BEGIN Dataset records

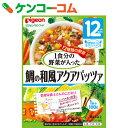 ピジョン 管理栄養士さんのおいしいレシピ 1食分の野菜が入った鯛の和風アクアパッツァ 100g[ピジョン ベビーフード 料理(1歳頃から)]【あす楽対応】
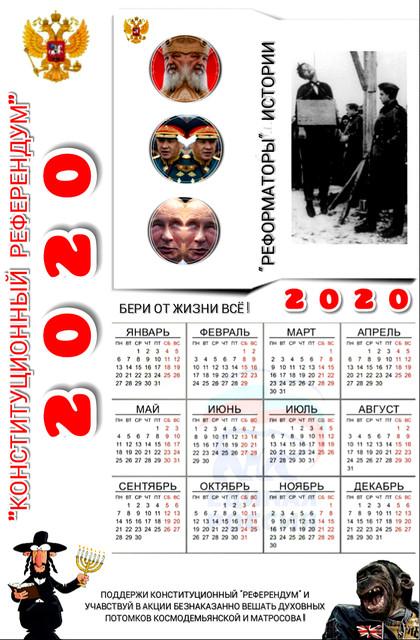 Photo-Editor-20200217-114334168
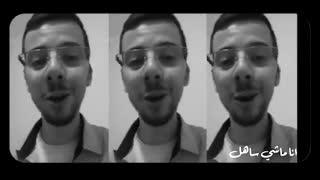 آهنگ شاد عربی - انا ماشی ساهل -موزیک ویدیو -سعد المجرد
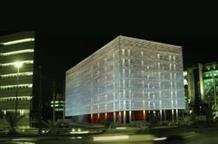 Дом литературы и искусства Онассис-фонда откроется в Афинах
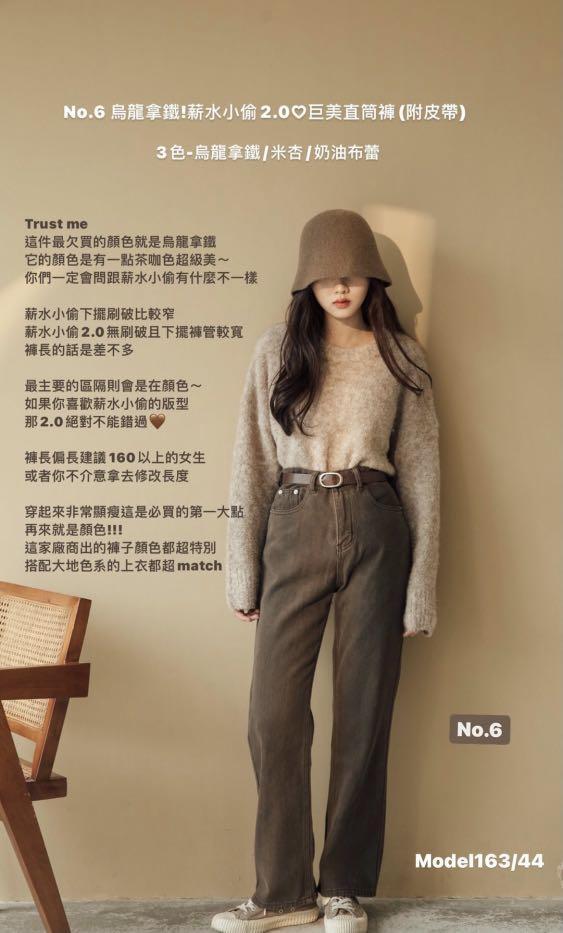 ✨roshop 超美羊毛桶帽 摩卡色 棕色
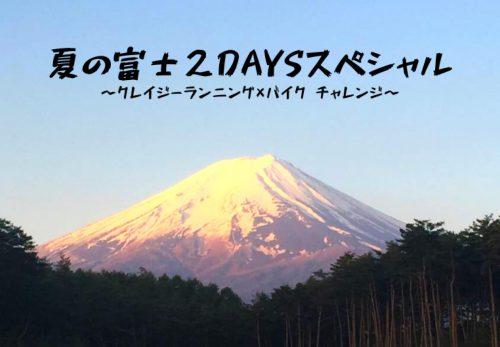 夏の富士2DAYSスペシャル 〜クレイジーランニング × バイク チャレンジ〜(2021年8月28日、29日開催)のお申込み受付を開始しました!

END Dataset records

• The problem
Set down the entries word for word, omitting all pictures.

• Answer
 ピジョン 管理栄養士さんのおいしいレシピ 1食分の野菜が入った鯛の和風アクアパッツァ 100g[ピジョン ベビーフード 料理(1歳頃から)]【あす楽対応】
 Photo-Editor-20200217-114334168
 آهنگ شاد عربی - انا ماشی ساهل -موزیک ویدیو -سعد المجرد
 Дом литературы и искусства Онассис-фонда откроется в Афинах
 ✨roshop 超美羊毛桶帽 摩卡色 棕色
 夏の富士2DAYSスペシャル 〜クレイジーランニング × バイク チャレンジ〜(2021年8月28日、29日開催)のお申込み受付を開始しました!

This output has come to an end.